### [Task description]
All of the material below is to be restated word for word, apart from the pictures.

(Questions about pictured scenes)
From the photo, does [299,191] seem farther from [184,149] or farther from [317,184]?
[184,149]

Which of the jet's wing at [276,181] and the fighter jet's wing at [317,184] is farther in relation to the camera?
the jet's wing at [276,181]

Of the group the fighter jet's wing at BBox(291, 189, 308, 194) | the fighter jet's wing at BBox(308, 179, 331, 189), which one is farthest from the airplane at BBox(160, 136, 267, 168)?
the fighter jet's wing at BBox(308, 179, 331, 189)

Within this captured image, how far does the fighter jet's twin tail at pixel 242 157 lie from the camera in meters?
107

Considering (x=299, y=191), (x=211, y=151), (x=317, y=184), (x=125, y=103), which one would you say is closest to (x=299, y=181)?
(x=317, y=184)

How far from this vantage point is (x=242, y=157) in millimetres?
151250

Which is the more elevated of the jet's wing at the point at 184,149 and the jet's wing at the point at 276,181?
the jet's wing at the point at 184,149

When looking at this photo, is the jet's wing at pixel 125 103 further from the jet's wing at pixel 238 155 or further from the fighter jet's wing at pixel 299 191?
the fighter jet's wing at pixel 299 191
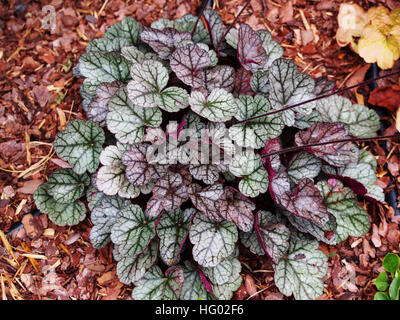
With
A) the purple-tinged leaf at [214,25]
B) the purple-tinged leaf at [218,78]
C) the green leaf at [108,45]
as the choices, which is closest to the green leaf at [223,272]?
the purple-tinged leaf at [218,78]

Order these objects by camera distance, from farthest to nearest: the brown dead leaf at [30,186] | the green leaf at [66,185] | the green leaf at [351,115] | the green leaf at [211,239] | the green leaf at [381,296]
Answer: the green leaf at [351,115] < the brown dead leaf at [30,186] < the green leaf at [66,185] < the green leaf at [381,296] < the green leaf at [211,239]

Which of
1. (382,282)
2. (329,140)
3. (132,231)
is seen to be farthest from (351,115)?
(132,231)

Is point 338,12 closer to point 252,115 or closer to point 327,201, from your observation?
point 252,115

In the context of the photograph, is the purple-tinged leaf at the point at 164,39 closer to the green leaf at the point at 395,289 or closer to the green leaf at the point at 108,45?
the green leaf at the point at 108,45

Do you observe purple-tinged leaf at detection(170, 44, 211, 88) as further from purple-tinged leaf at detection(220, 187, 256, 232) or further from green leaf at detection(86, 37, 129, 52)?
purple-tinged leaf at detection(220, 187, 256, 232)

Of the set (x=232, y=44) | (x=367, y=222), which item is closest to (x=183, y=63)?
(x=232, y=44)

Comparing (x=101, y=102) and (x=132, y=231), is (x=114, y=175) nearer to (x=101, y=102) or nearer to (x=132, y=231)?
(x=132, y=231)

### [Answer]
From the photo, does [299,191] seem farther from [184,149] or farther from [317,184]?
[184,149]

Which of the jet's wing at [276,181] and the fighter jet's wing at [317,184] is farther in relation to the camera?
the jet's wing at [276,181]

Of the group the fighter jet's wing at BBox(291, 189, 308, 194) | the fighter jet's wing at BBox(308, 179, 331, 189), which one is farthest from the airplane at BBox(160, 136, 267, 168)?
the fighter jet's wing at BBox(308, 179, 331, 189)

Within this captured image, how far does the fighter jet's twin tail at pixel 242 157 lie from the camera in meters?
107

Considering (x=299, y=191), (x=211, y=151), (x=317, y=184), (x=125, y=103), which one would you say is closest to (x=299, y=181)?
(x=317, y=184)

How far from this vantage point is (x=242, y=157) in millimetres?
151250

Which is the more elevated of the jet's wing at the point at 184,149 and the jet's wing at the point at 276,181?
the jet's wing at the point at 184,149

When looking at this photo, is the jet's wing at pixel 125 103 further from the jet's wing at pixel 238 155 or further from the fighter jet's wing at pixel 299 191?
the fighter jet's wing at pixel 299 191
With
A) the purple-tinged leaf at [214,25]
B) the purple-tinged leaf at [218,78]
C) the green leaf at [108,45]
as the choices, which is closest to the green leaf at [223,272]?
the purple-tinged leaf at [218,78]

Order these objects by camera distance, from farthest to nearest: the brown dead leaf at [30,186] | the green leaf at [66,185] | the green leaf at [351,115] | the green leaf at [211,239] | the green leaf at [381,296]
Answer: the green leaf at [351,115] < the brown dead leaf at [30,186] < the green leaf at [66,185] < the green leaf at [381,296] < the green leaf at [211,239]

Which of
1. (382,282)
2. (329,140)
3. (132,231)
is seen to be farthest from (351,115)?
(132,231)

Is point 338,12 closer to point 252,115 or closer to point 327,201, from your observation?
point 252,115

In the context of the photograph, is the purple-tinged leaf at the point at 164,39 closer to the green leaf at the point at 395,289 or closer to the green leaf at the point at 108,45?
the green leaf at the point at 108,45

Do you observe purple-tinged leaf at detection(170, 44, 211, 88) as further from purple-tinged leaf at detection(220, 187, 256, 232) or further from green leaf at detection(86, 37, 129, 52)?
purple-tinged leaf at detection(220, 187, 256, 232)

Of the set (x=232, y=44) | (x=367, y=222), which item is closest to (x=183, y=63)?
(x=232, y=44)

Comparing (x=101, y=102) and (x=132, y=231), is (x=114, y=175) nearer to (x=101, y=102) or nearer to (x=132, y=231)?
(x=132, y=231)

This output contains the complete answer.